### Task goal
Copy out verbatim the lines of the data from the line containing "Sort these items —" through the line containing "by camera distance?", both included.

[Data on spatial positioning]
- - - - -
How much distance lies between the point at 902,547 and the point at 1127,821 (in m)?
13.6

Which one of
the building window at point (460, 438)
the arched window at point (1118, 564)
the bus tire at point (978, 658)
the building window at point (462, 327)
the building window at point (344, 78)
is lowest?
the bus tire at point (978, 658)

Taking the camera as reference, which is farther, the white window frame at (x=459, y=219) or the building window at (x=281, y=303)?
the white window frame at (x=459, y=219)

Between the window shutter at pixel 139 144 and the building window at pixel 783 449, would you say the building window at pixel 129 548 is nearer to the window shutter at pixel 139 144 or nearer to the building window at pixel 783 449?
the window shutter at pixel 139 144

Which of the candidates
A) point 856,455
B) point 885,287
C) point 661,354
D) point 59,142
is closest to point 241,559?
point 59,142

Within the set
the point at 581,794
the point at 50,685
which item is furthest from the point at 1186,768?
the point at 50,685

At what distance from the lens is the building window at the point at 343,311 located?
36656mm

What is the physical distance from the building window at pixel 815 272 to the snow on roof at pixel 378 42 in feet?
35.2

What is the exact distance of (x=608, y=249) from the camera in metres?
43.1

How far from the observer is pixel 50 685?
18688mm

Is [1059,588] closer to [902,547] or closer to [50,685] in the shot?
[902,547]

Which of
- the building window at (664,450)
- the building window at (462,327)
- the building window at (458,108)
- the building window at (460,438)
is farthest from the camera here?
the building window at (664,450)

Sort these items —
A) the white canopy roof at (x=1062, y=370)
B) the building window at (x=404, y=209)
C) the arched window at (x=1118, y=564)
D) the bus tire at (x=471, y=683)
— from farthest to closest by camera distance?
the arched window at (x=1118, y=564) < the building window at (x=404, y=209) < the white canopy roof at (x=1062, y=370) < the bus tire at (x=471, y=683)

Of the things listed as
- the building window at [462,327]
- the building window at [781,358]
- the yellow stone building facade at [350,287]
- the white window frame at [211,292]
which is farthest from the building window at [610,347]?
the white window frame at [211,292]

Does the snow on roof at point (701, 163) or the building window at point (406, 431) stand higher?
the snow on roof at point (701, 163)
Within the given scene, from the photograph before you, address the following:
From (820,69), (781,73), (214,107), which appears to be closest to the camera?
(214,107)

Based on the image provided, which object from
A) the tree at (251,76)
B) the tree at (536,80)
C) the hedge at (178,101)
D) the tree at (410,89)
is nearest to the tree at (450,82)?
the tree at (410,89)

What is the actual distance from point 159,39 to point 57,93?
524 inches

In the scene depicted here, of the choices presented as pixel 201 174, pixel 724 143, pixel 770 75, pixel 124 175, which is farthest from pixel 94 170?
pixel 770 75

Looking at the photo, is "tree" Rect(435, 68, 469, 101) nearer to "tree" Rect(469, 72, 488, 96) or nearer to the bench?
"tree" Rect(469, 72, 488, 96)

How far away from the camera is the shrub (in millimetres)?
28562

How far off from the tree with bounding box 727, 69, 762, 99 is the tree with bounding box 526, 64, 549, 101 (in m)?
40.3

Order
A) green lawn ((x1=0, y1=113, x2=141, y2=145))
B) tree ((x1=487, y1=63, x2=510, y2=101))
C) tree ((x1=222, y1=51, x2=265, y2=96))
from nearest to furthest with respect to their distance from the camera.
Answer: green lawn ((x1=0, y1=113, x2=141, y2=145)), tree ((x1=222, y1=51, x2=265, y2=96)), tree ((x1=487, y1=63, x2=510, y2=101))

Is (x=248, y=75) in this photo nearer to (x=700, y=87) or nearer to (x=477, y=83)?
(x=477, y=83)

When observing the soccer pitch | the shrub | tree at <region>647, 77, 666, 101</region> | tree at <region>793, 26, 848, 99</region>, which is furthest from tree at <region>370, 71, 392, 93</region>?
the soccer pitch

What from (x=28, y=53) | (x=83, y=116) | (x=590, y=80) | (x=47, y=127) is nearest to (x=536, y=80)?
- - - - -
### Exercise answer
Sort these items —
A) the white canopy roof at (x=1062, y=370)
B) the building window at (x=404, y=209)
C) the arched window at (x=1118, y=564)
D) the bus tire at (x=471, y=683)
— from farthest to closest by camera distance?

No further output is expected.